Before the electrocalcinator was put into operation, its internal volume was fully loaded with thermoanthracite with a particle size of 6-8 mm. Then the power supply was turned on by electric current and a voltage of 65 V was applied to the electrodes. The current flows from one electrode to another through the mass of anthracite and heats it. In the upper expanded zone, anthracite was heated to a temperature of 1200 ° C, then along the inclined surface of the throttle, the peripheral masses of anthracite flow into the narrowed zone, mixed with the bulk of the anthracite, and are heated to 3000 ° C. In the lower expanded zone, the mass of anthracite is pinned due to its heat content and subjected to forced cooling to 500 ° C.

The speed of anthracite movement in the electrocalciner was maintained by constant discharge at the level of 700 kg per hour. The stay of the material in the furnace from loading to unloading was 16 hours.

The resulting calcined anthracite had a specific electrical resistance of 700 μOhm · m. The specific energy consumption amounted to 770 kWh / t.

Obviously, the installation of a throttle (narrowing of a part of the volume of the electrocalciner) had practically no effect on the unit's performance due to rationally selected parameters of the narrowed zone, in which, according to well-known physical laws, an increase in the linear velocity of anthracite movement occurs, which compensates for the smaller cross section of the hole in the throttle.

The test results of products manufactured according to the prototype and the claimed method, as well as the cost of electricity are given in table 1.

Table 1 Electrocalcination process parameters Prototype method The inventive method Electrical resistivity (average), μOhm · m 900-1000 No more than 800 Specific energy consumption, kW · h / t 1100 700-750 Duration of the overhaul period, rel. 1 1,2- 1,5

From table 1 it can be seen that the use of the proposed method of electrocalcification of bulk carbon material in comparison with the known method can improve the quality of the resulting bulk carbon material, for example anthracite, by reducing the electrical resistivity by 1.2-1.3 times, and also reduce unproductive consumption electricity for the implementation of the electrocalcination process in 1.4-1.7 times.
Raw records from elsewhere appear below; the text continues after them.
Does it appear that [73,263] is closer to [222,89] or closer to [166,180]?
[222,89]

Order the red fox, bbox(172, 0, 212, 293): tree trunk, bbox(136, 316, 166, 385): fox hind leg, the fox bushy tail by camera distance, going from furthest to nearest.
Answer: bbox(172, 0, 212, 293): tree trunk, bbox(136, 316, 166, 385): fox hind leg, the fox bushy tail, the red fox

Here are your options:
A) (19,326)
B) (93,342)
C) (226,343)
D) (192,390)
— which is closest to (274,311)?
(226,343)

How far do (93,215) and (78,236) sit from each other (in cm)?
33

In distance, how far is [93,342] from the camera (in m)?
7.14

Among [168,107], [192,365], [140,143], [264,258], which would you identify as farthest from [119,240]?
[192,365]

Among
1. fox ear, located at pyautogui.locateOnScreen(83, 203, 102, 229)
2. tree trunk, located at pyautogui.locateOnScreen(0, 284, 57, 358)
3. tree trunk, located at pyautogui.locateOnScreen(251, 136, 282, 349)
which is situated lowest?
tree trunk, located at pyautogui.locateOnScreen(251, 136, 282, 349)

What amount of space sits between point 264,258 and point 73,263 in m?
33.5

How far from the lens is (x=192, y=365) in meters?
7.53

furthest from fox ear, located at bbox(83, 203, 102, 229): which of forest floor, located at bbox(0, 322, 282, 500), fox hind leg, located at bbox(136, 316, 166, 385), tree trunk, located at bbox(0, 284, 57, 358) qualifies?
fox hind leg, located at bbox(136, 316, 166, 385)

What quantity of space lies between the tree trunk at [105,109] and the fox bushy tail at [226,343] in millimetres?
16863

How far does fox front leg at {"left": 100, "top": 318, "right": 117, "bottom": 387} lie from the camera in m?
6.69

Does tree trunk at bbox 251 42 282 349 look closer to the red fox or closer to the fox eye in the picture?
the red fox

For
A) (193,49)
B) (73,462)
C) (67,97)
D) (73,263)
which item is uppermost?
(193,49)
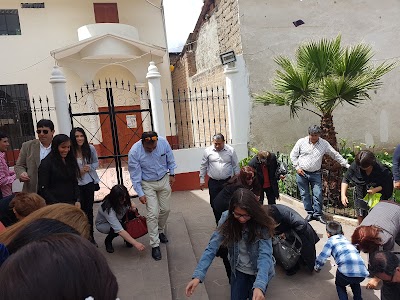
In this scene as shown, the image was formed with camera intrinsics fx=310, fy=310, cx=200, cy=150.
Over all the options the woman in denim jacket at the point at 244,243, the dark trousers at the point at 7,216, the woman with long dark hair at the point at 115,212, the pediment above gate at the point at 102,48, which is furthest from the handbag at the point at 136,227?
the pediment above gate at the point at 102,48

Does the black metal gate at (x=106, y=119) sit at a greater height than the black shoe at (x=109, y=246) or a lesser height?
greater

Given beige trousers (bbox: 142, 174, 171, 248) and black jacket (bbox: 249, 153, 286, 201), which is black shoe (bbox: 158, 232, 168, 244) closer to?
beige trousers (bbox: 142, 174, 171, 248)

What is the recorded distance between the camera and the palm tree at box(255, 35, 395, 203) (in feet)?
17.3

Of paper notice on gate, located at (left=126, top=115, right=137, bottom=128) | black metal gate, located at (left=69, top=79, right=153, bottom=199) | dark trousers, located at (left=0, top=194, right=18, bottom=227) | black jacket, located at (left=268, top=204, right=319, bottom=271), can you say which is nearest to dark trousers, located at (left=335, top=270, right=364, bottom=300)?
black jacket, located at (left=268, top=204, right=319, bottom=271)

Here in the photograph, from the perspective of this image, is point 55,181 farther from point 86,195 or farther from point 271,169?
point 271,169

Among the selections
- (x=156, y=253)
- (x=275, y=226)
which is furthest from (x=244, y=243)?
(x=156, y=253)

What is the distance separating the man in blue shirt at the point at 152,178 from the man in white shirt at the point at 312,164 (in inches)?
90.5

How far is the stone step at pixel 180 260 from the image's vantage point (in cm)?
338

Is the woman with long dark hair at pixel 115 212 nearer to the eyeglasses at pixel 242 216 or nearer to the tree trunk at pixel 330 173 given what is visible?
the eyeglasses at pixel 242 216

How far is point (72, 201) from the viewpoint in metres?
3.65

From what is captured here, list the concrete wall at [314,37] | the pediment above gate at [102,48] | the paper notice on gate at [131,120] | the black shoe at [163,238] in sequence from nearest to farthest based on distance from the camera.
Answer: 1. the black shoe at [163,238]
2. the concrete wall at [314,37]
3. the paper notice on gate at [131,120]
4. the pediment above gate at [102,48]

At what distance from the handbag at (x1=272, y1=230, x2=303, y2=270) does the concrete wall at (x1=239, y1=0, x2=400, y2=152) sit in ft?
14.3

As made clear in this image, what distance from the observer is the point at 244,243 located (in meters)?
2.42

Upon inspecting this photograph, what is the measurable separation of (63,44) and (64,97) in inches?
287
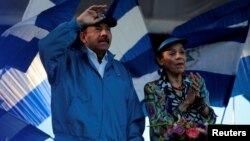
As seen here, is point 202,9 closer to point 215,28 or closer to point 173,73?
point 215,28

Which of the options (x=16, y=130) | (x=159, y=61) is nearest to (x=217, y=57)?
(x=159, y=61)

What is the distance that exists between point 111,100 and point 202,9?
95 cm

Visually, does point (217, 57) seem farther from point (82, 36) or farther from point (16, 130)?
point (16, 130)

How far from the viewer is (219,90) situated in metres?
2.65

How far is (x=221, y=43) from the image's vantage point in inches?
108

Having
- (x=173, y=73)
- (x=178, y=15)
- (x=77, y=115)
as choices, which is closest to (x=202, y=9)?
(x=178, y=15)

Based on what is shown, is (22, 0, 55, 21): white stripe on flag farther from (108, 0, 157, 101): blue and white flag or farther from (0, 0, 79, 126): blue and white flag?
(108, 0, 157, 101): blue and white flag

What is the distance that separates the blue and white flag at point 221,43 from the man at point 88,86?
0.51m

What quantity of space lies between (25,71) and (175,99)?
657 millimetres

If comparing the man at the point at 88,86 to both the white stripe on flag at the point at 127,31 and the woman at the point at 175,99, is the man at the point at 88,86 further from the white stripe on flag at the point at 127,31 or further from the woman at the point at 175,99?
the white stripe on flag at the point at 127,31

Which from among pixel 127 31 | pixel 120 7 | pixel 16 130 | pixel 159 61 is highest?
pixel 120 7

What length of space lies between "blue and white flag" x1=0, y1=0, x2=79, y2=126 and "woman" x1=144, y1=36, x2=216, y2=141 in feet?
1.52

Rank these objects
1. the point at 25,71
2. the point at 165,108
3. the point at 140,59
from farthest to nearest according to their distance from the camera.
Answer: the point at 140,59 < the point at 25,71 < the point at 165,108

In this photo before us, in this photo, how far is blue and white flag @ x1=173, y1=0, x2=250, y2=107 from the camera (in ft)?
8.79
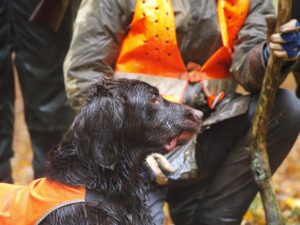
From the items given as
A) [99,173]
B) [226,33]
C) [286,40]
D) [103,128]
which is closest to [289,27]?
[286,40]

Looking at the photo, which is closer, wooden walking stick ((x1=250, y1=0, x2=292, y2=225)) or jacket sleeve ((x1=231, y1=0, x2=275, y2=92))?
wooden walking stick ((x1=250, y1=0, x2=292, y2=225))

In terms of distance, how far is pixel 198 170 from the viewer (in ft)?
13.1

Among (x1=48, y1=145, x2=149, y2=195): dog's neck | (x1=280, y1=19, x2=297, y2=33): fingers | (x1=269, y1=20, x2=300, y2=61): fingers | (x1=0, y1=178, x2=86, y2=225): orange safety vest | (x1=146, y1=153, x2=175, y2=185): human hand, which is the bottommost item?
(x1=146, y1=153, x2=175, y2=185): human hand

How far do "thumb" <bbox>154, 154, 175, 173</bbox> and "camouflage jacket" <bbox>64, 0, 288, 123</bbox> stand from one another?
1.24ft

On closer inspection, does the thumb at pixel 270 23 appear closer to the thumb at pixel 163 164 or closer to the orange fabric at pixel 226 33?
the orange fabric at pixel 226 33

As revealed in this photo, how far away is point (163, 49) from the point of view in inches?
145

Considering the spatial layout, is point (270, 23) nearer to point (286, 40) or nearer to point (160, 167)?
point (286, 40)

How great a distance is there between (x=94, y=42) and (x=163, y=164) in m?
0.78

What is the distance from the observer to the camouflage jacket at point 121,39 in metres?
3.64

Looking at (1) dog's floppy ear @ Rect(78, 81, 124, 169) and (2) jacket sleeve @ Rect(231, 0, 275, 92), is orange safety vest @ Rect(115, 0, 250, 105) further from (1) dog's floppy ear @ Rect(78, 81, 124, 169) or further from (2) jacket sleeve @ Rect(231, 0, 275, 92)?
(1) dog's floppy ear @ Rect(78, 81, 124, 169)

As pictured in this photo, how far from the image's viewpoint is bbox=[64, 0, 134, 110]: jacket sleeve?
3.64m

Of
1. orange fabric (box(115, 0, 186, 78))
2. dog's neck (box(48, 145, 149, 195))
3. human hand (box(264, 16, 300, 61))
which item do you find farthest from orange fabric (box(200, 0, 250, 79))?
dog's neck (box(48, 145, 149, 195))

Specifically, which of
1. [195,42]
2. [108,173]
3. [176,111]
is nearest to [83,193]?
[108,173]

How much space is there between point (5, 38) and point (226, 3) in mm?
1751
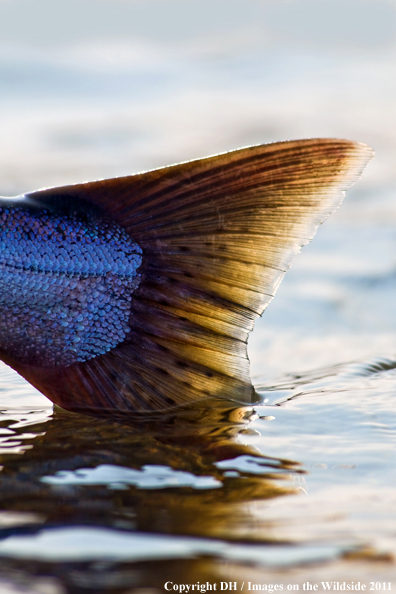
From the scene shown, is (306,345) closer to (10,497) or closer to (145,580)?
(10,497)

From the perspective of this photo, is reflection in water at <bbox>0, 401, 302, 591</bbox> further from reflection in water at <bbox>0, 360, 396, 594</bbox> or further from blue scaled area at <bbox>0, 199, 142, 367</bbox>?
blue scaled area at <bbox>0, 199, 142, 367</bbox>

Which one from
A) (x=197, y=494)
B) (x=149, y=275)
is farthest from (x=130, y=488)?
(x=149, y=275)

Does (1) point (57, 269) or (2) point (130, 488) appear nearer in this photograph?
(2) point (130, 488)

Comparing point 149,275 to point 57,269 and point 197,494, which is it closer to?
point 57,269

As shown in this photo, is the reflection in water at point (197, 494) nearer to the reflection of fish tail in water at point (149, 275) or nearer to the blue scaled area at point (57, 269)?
A: the reflection of fish tail in water at point (149, 275)

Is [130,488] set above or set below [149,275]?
below

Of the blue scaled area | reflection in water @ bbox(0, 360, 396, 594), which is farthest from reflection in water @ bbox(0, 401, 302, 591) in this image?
the blue scaled area

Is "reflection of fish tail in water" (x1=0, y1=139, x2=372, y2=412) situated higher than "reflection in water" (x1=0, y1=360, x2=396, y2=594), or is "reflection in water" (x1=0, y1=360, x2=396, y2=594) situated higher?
"reflection of fish tail in water" (x1=0, y1=139, x2=372, y2=412)

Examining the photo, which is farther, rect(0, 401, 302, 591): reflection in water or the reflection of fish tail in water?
the reflection of fish tail in water
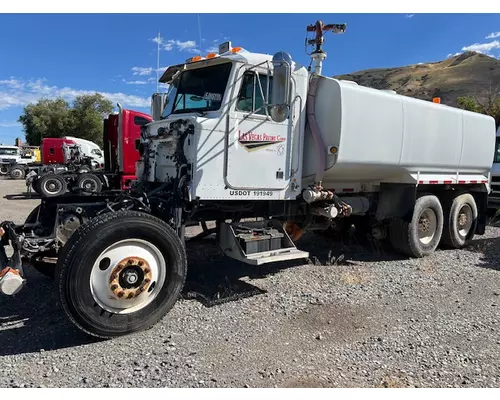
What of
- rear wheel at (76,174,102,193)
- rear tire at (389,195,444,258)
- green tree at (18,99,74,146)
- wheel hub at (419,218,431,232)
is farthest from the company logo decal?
green tree at (18,99,74,146)

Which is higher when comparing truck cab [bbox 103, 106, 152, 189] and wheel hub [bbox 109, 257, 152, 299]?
truck cab [bbox 103, 106, 152, 189]

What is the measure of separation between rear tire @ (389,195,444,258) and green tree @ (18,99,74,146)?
157 feet

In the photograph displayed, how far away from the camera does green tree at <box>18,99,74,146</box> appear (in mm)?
49531

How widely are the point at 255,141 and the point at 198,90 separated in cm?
103

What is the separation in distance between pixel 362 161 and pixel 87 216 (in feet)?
12.9

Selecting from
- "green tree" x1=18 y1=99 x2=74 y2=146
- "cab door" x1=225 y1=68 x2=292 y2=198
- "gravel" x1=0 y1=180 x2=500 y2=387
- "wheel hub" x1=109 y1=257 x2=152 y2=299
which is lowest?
"gravel" x1=0 y1=180 x2=500 y2=387

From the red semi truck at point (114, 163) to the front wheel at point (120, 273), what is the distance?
902 cm

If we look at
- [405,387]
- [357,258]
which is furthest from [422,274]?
[405,387]

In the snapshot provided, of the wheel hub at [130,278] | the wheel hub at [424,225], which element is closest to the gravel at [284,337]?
the wheel hub at [130,278]

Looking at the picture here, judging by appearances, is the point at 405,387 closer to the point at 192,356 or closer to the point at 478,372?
the point at 478,372

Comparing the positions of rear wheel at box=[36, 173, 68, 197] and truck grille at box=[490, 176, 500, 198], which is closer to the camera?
truck grille at box=[490, 176, 500, 198]

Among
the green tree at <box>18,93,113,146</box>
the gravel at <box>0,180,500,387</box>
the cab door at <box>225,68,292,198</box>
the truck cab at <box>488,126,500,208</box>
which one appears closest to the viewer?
the gravel at <box>0,180,500,387</box>

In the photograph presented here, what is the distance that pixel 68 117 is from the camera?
49.3m

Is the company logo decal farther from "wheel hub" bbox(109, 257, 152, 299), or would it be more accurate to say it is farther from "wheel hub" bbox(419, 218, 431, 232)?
"wheel hub" bbox(419, 218, 431, 232)
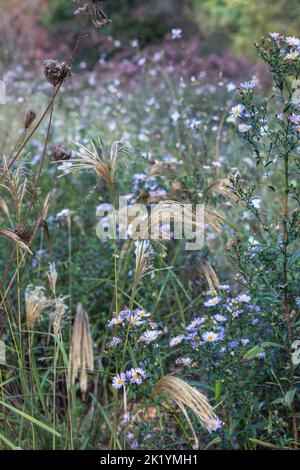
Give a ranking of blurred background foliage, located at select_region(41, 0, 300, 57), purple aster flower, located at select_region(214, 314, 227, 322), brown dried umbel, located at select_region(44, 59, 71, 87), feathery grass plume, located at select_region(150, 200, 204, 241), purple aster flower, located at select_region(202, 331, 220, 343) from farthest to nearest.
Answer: blurred background foliage, located at select_region(41, 0, 300, 57) → purple aster flower, located at select_region(214, 314, 227, 322) → purple aster flower, located at select_region(202, 331, 220, 343) → brown dried umbel, located at select_region(44, 59, 71, 87) → feathery grass plume, located at select_region(150, 200, 204, 241)

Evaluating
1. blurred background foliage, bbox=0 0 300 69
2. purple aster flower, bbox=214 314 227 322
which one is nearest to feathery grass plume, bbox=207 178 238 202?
purple aster flower, bbox=214 314 227 322

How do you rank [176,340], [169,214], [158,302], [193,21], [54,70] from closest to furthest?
[169,214] < [54,70] < [176,340] < [158,302] < [193,21]

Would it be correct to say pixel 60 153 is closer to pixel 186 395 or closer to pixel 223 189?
pixel 223 189

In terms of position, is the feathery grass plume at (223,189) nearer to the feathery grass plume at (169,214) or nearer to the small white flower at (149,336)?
the feathery grass plume at (169,214)

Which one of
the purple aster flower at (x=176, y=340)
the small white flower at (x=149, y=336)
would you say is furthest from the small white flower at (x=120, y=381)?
the purple aster flower at (x=176, y=340)

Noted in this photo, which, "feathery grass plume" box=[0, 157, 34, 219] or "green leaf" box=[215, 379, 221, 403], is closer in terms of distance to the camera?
"feathery grass plume" box=[0, 157, 34, 219]

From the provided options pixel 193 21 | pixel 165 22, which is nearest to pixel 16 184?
pixel 165 22

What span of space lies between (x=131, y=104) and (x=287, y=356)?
4.66 metres

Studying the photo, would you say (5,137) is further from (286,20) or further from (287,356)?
(286,20)

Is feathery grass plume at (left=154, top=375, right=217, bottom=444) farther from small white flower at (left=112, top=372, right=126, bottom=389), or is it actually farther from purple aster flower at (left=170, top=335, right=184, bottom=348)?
purple aster flower at (left=170, top=335, right=184, bottom=348)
In addition, the inventive method additionally allows to increase the length of the overhaul period and increase the durability of existing types of lining or to use a lining with lower indices of durability, and therefore, cheaper.

Claims (1)

The method of electrocalcification of bulk carbon material, including loading the source material into the electrocalciner, passing the material sequentially through the expanded and narrowed zones of the electrocalciner and unloading the finished product, characterized in that in the narrowed most heated zone of the electrocalciner, the diameter of which is 0.25-0.6 of the diameter the expanded zone, carry out the concentration of streamlines and the natural mixing of bulk carbon material, and the transition of the peripheral mass of bulk carbon material from the expanded zone to the narrowed is carried out on a surface whose angle of inclination is 2-10 ° less than the angle of friction of the granular carbon material on the surface material.